Hope for hemophiliacs
Pfizer has announced positive topline results from its phase III BASIS study evaluating Hympavzi (marstacimab) for adolescents and adults with hemophilia A or B who have developed inhibitors. The study demonstrated that once-weekly subcutaneous administration of Hympavzi significantly reduced the annualized bleeding rate (ABR) by 93 percent compared to on-demand treatment with bypassing agents. This superiority was also observed across all secondary bleeding endpoints, including spontaneous, joint, and target joint bleeds. Hympavzi was generally well-tolerated, with no reported deaths or thromboembolic events. The treatment offers a once-weekly subcutaneous injection requiring minimal preparation, potentially reducing the treatment burden for patients. Pfizer plans to discuss these findings with regulatory authorities to initiate filings for Hympavzi's approval in this patient population. Hympavzi operates via a mechanism distinct from traditional factor replacement therapies, targeting the tissue factor pathway inhibitor to restore hemostatic balance.
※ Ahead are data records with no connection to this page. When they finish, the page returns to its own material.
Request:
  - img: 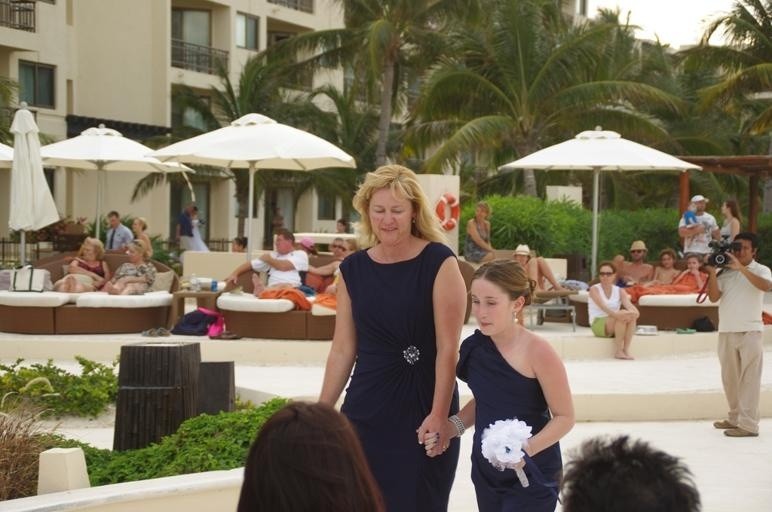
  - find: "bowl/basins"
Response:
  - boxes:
[199,278,211,289]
Further analyses of the full phase III dataset are ongoing, with additional data presentations planned for upcoming medical meetings.
Research
Pramipexole’s potential in depression treatment
A recent University of Oxford-led clinical trial has demonstrated that pramipexole, a medication traditionally used to treat Parkinson’s disease, can significantly alleviate symptoms in individuals with treatment-resistant depression (TRD). The study involved 150 participants who had not responded to at least two prior antidepressant treatments. Over a 48-week period, participants received either pramipexole or a placebo in addition to their existing antidepressant regimen. Those administered pramipexole experienced notable improvements in depressive symptoms by the 12th week, with benefits sustained throughout the year-long study. However, side effects such as nausea, sleep disturbances, and dizziness were reported, leading approximately 20 percent of participants to discontinue the medication. Pramipexole's mechanism, which enhances dopamine levels, differs from most antidepressants that target serotonin, potentially accounting for its effectiveness in TRD cases.
Brewing the future of peptide therapies
An international research team led by Ca’ Foscari University of Venice has engineered brewer’s yeast into microscopic fluorescent factories capable of producing diverse macrocyclic peptides – molecules with significant therapeutic potential. These peptides offer precise targeting, stability, and reduced side effects compared to traditional drugs. Traditional discovery methods are often slow, complex, and environmentally taxing. To address this, scientists modified yeast cells to individually generate unique peptides, each emitting fluorescence upon production. This innovation enabled the rapid screening of billions of variants within hours, enhancing both speed and sustainability. Structural analyses confirmed the peptides' strong binding capabilities, underscoring their therapeutic promise. The project, involving collaborators from Japan, China, Switzerland, and Italy, received support from the EU’s Next Generation EU initiative. A patent has been filed, and the technology has been acquired by the startup Arzanya S.r.l., aiming to advance drug discovery for challenging medical targets.